→ **EXERCISE A**
Copy out the section of the passage on Caraça and Silva that opens with the words containing "The authorities of" and closes with "and space exploration.".
→ **EXERCISE B**
In the passage on Caraça and Silva, what was the title of the popular science magazine Silva collaborated with in the early fifties?

The authorities of the Estado Novo eventually banned Caraça from teaching in Portuguese universities. He died in 1948 at the age of 47. Caraça’s demise put an end in the Biblioteca Cosmos, which had nonetheless reached the noteworthy mark of 114 titles and a total number of printed copies in the region of 800,000.
Silva would carry on with his own popularizing efforts. In the early fifties, he collaborated with a short-lived popular science magazine titled O Átomo (The Atom), contributing with articles on the construction of telescopes and various topics in astronomy and space exploration.
A visit to the Hayden Planetarium in New York in the late 1940s seemingly drove Silva into the undertaking that was to crown his efforts as a popularizer of astronomy: the establishment of the first modern planetarium in Portugal.

→ **INFORMATION SUPPLIED**
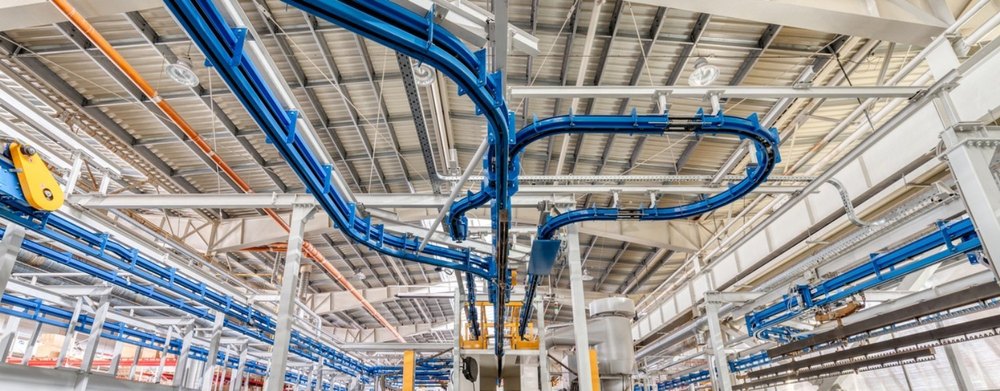 50 kg/Ft Cast Iron Overhead Conveyor, Industrial, Automation Grade: Automatic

→ **RESPONSE A**
The authorities of the Estado Novo eventually banned Caraça from teaching in Portuguese universities. He died in 1948 at the age of 47. Caraça’s demise put an end in the Biblioteca Cosmos, which had nonetheless reached the noteworthy mark of 114 titles and a total number of printed copies in the region of 800,000.
Silva would carry on with his own popularizing efforts. In the early fifties, he collaborated with a short-lived popular science magazine titled O Átomo (The Atom), contributing with articles on the construction of telescopes and various topics in astronomy and space exploration.

→ **RESPONSE B**
O Átomo (The Atom)